Willem (Wim) Blees, RPT
Piano Tuner/Technician
94-505 Kealakaa Str.
Mililani, Oahu, HI 96789
808-349-2943
www.Bleespiano.com
Author of:
The Business of Piano Tuning
available from Potter Press
www.pianotuning.com
-----Original Message-----
From: Lee Morton <lee at leemortonpianos.com>
To: pianotech at ptg.org
Sent: Mon, Jan 11, 2010 2:45 am
Subject: [pianotech] hammers or strings?
I have a customer with 5 grands and he is a stringbreaker. Most of his grands have suffered from 1-4 broken strings,
but the current problem is a Model B (1982) which is shedding strings in bunches....all in the upper 2 treble areas. This
piano has its original lacquered hammers, moderately cut, and now it's second set of treble strings. I did not put the replacement
strings on it so I do not know their origin. I always use Roslau and rarely in my 42 years of piano servicing have I had any
string breakage. Certainly not to this extent.
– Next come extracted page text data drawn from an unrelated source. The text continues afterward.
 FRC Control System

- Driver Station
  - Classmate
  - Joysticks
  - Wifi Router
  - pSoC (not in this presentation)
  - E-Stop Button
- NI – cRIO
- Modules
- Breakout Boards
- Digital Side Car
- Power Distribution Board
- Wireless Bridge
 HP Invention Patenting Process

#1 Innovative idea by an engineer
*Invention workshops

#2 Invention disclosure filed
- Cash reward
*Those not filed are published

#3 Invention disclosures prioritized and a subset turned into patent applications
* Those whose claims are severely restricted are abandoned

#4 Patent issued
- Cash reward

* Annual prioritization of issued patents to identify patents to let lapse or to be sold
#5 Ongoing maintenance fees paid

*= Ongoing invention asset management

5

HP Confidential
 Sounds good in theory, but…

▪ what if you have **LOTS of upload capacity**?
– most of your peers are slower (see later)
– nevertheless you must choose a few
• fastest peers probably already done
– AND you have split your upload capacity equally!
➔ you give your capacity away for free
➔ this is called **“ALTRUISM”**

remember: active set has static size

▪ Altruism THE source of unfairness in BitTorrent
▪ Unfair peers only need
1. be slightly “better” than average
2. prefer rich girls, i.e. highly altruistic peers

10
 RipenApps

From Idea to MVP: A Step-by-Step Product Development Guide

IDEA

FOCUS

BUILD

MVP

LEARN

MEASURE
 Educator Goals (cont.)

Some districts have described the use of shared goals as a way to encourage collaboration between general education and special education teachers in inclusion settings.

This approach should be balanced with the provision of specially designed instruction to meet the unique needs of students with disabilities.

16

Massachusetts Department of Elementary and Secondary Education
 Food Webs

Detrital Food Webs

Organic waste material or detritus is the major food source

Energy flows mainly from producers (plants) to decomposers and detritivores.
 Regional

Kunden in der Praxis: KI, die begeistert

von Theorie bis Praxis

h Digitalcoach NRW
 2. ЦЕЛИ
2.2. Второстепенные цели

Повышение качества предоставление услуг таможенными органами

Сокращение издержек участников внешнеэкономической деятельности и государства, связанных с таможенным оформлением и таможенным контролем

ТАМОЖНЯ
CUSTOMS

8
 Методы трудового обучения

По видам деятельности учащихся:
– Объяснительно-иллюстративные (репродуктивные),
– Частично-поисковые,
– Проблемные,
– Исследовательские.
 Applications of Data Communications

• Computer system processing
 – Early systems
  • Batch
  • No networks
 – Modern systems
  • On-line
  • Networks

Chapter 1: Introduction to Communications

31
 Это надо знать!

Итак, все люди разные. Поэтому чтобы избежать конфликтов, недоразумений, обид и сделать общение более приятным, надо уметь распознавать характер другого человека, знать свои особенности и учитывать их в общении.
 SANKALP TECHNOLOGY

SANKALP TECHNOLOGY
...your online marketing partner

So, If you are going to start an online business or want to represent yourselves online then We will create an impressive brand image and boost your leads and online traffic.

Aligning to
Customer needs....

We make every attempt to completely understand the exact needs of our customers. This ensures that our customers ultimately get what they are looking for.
The question I face is this: The underside of the capo bar is, in my opinion, too sharp a profile. (The strings are all being
chopped off at the bar.) Should I propose stripping the piano down to the agraffes, dressing the underbar with emory paper
to a more gentle curve, and restringing the top 2 sections with Roslau. Or replace the hammers with new hammers, properly
shaped and properly voiced. Or both?